Garcia v Long Is. MTA
2003 NY Slip Op 19710 [2 AD3d 302]
December 22, 2003
Appellate Division, Second Department
As corrected through
Published by New York State Law Reporting Bureau pursuant to Judiciary Law § 431.
As corrected through Wednesday, February 25, 2004


Fanny Garcia et al., Respondents,
v
Long Island MTA et al., Appellants, and Isabel Batson, Respondent.

—In an action to recover damages for personal injuries, the defendants Long Island MTA and William Brown appeal from so much of an order of the Supreme Court, Nassau County (Carter, J.), dated January 13, 2003, as denied their motion for summary judgment dismissing the complaint and all cross claims insofar as asserted against them on the ground that the plaintiffs did not sustain serious injuries within the meaning of Insurance Law § 5102 (d).
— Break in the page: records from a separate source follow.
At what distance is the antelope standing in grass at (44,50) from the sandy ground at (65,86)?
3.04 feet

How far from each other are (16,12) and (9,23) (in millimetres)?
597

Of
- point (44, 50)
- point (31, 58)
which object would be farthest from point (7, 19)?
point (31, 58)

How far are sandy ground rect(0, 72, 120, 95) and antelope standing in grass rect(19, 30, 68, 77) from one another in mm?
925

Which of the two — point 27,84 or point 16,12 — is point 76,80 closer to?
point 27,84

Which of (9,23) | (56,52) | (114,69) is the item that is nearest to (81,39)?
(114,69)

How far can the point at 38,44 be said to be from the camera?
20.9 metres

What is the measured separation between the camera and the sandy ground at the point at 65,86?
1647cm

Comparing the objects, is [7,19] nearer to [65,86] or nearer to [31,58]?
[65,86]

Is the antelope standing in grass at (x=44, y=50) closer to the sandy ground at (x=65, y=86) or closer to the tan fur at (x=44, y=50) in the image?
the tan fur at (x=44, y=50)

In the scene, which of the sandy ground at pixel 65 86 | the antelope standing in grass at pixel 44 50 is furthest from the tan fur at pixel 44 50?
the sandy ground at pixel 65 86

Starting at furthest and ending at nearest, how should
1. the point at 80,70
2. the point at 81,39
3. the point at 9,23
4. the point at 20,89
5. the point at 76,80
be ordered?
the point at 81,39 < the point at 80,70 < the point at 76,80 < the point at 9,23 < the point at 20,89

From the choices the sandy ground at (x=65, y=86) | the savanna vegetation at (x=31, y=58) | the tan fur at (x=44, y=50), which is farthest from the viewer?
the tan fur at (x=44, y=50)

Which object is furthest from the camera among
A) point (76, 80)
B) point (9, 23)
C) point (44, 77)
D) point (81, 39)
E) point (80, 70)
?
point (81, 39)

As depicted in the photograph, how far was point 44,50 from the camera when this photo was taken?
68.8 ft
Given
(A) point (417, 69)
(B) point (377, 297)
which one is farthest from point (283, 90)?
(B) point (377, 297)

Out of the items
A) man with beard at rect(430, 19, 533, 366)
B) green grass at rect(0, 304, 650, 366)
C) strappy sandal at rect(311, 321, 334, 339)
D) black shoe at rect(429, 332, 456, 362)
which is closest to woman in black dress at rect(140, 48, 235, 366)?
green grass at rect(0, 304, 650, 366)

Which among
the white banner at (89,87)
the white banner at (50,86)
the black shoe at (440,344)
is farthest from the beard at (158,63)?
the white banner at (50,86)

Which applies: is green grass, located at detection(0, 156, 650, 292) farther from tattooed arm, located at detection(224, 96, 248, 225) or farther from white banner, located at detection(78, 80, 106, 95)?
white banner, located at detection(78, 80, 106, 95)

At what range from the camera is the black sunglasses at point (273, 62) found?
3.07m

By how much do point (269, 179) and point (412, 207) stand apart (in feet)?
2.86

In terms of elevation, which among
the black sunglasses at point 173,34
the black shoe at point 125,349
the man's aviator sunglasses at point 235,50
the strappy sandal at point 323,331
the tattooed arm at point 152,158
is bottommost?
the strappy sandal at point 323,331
Ordered that the order is affirmed insofar as appealed from, with costs.

The conflicting medical reports of the parties' respective experts raised triable issues of fact as to whether the plaintiffs sustained serious injuries within the meaning of Insurance Law § 5102 (d) (see Kraemer v Henning, 237 AD2d 492 [1997]). Ritter, J.P., Smith, Friedmann, H. Miller and Crane, JJ., concur.